Figure 7. The R7 fails to form in sevenless mutant ommatidia

(A) Light microscope section of an adult wild type retina. Note the presence of seven photoreceptors in each ommatidium. The R8 cell sits below the R7. (B) Light microscope section of an adult sevenless retina. Note that in nearly all ommatidia only six photoreceptors are present. The R7 has been converted into an equatorial cone cell. The R8 is not seen within this plane of field. Note that a single ommatidium has an intact R7 cell (upper left hand corner). Anterior is to the right in both images

Figure 8. Specification of the R7 neuron by the Sevenless signal transduction pathway

(A) An illustration depicting the core of the Sevenless pathway. The small dark blue spheres represent phosphorylation events. (B) Schematics depicting the expression patterns of several genes that control the fate of the R7 photoreceptor. Only the photoreceptors and cone cells are depicted. Anterior is to the right panel B.

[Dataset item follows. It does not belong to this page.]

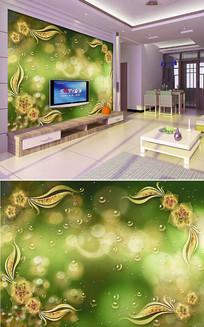 透明花水珠花边背景墙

Figure 9. Molecular mechanisms of cone and primary pigment cell development

(A) A depiction of the regulatory inputs into the sparkling enhancer of the DPax2 gene. Several transcription factors such as Lz, Su(H), Pnt and Yan are known to bind and are required for proper expression of DPax2 in the cone cells. A recent molecular analysis of the sparkling enhancer has identified additional sequences that are important for the proper functioning of the enhancer (Swanson et al., 2010). The identity of the predicted DNA binding proteins (X, Y, Z) that interact with these sites are still unknown. (B) The source of the ligands for both EGF and Notch receptors are the developing photoreceptors. (C) The Notch pathway controls the fate of the primary pigment cells. The source of the activating ligand is the lens secreting cone cells. Anterior is to the right in panels B and C.

Figure 10. Schematic of phenotypes associated with loss-of-function mutations in genes that govern ommatidial assembly

(A–O) Depictions of the mutant phenotypes associated with each gene that has been discussed within this review. Note that although the R8 cell is not shown in most panels it is present in all mutants save ato in panel B. Anterior is to the right in each illustration.